Exercise passage: Begin

In Paris, Paine attended every session at the National Convention, though it’s unlikely, considering his lack of knowledge of either French language or history, that he grasped the auditorium’s political geography. To the left of the podium in the very highest benches sat the followers of Robespierre; from their altitude, they were nicknamed the Mountaineers (and later known as Jacobins). Around and within their orbit were arrayed such allied groups as the Dantonistes, the Enrages and the Herbertistes, while directly on the other side of the hall gathered the group who would become their foes and victims, a group whose most famous orators were from the department Gironde and who would be known as Girondists.
In the first committee to draft a new French constitution (with Paine attending to offer his American expertise), the Girondists held a clear majority. Their work was regarded by the Convention as an out-and-out failure, however, and immediately the Jacobins began a rival committee to draft their own version. Even the less-than-astute Paine felt this new wind, and immediately started avoiding his Girondist colleagues to spend more time in dialogue with Jacobin ally Georges-Jacques Danton.

Exercise passage: End
Dataset extract: Begin

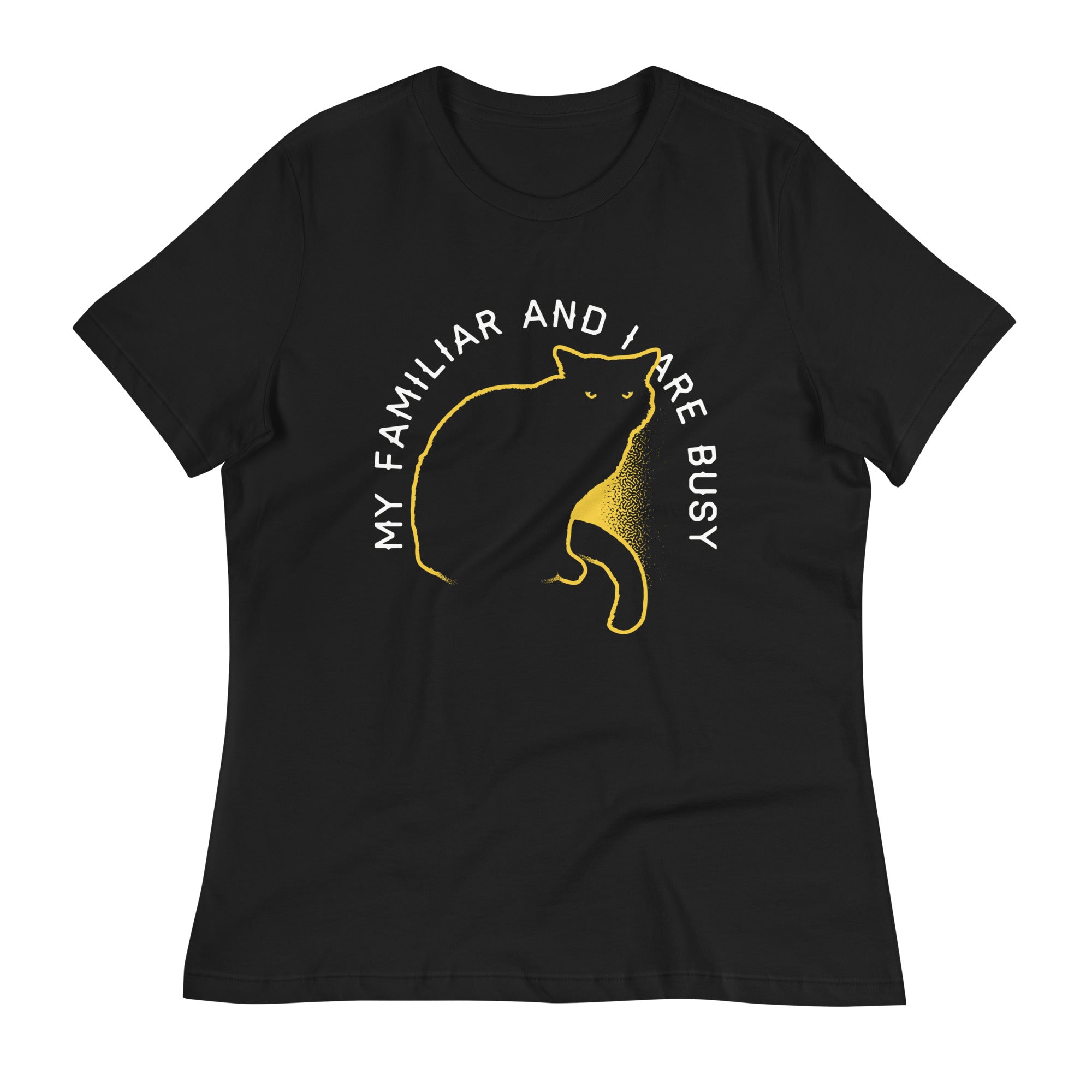 My Familiar I Are Busy Signature T-Shirts, Hoodie, Sweatshirt - T-Shirt, Sweatshirt, Hoodie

Dataset extract: End

Required actions:
1. Answer these questions from the passage on Paine in Paris:
(a) Where did the followers of Robespierre sit in the Convention hall?
(b) From which department did the most famous Girondist orators come?
(c) Which Jacobin ally did Paine begin spending more time in dialogue with?
2. Print everything in the passage on Paine in Paris from "In the first" down to "ally Georges-Jacques Danton.".

Answer list:
1.
(a) To the left of the podium, in the very highest benches.
(b) Gironde.
(c) Georges-Jacques Danton.

2.
In the first committee to draft a new French constitution (with Paine attending to offer his American expertise), the Girondists held a clear majority. Their work was regarded by the Convention as an out-and-out failure, however, and immediately the Jacobins began a rival committee to draft their own version. Even the less-than-astute Paine felt this new wind, and immediately started avoiding his Girondist colleagues to spend more time in dialogue with Jacobin ally Georges-Jacques Danton.